Weinberg was back on his feet. “That's about it,” he said. “As of now, there is no civil emergency. Conditions have been returned to normal, and we feel fortunate that there was not more damage or loss of life from the derailment.

“Homicide is in charge of the murders, with assistance from ATF, the FBI, and some precinct detectives. ATF has taken command of the hijacking itself. What you have heard this morning is basically the information that will be released to the media"—he glanced at his watch—"in a few minutes. If any of you feel that you need more information, please contact the proper bureau or agency, or myself. Thank you.”

There was a moment when Mulheisen thought that applause would break out in the audience, but it passed.

Phelps appeared at Mulheisen's side. Mulheisen didn't quibble: “You sure blew Mandy's cover, didn't you?”
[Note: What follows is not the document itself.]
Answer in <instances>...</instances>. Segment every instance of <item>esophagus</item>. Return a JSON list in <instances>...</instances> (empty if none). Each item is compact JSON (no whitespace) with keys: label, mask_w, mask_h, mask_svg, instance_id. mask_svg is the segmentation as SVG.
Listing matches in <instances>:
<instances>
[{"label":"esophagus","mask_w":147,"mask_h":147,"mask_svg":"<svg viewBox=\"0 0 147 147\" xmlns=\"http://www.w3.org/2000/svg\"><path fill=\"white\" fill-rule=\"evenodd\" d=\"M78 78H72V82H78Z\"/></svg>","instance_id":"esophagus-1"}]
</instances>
Phelps didn't react. “If her cover isn't blown by now, it means she isn't with the hijackers. Did you see Vanni?”

“I stopped by his office,” Mulheisen said, lighting a cigar. “Cecil wasn't there, neither was DenBoer. It was kind of early, though. Vanni was irritated, but not alarmed. He didn't see either of them after they left the office yesterday afternoon, he says. I asked him to come in to the precinct this afternoon, with Cecil and DenBoer.”

“Well, I'll leave Vanni and DenBoer to you,” Phelps said. “We're pretty busy hunting for DeJesus and his pals.” He looked pensive for a moment. “It would be nice to know if Vanni is really a part of this or not.”

“Why don't you pick him up?” Mulheisen suggested. “Federal business sometimes scares punks like him.”

“I don't have time,” Phelps said. “Besides, it's your case. You're legitimately investigating him about the dead burglar, the shoot-out, and now this break-in last night. You can reasonably lean on him a little. All I've got on him is the fact
that he was on the air base at the time the M-16s were stolen. For that matter, DenBoer was there, too.”

“He was! You didn't tell me that,” Mulheisen said.

“He was driving one of the trucks for Vanni. I didn't mention that?” Phelps shrugged. “I tend to overlook DenBoer sometimes.” He glanced at his watch. “Gotta go. Good luck, Sergeant.” He patted Mulheisen on the shoulder. The gesture annoyed Mulheisen; it seemed patronizing. Phelps was back across the room shaking hands with the mayor and the commissioner.

Lieutenant Moser, from the 15th, came up to Mulheisen. “What a load of crap! Now I have to attend a ‘mini-briefing'! You ever hear of such a thing? These guys are organization-happy. After the mini-briefing I suppose they'll want us to break up into encounter groups.”

Mulheisen laughed. “Find anything else at the cemetery, Del?”

“Not much. We're calling funeral homes about a funeral party.”

“There wasn't any funeral yesterday at Gethsemane,” Mulheisen said. “I thought I told you that. I checked with the corporation.”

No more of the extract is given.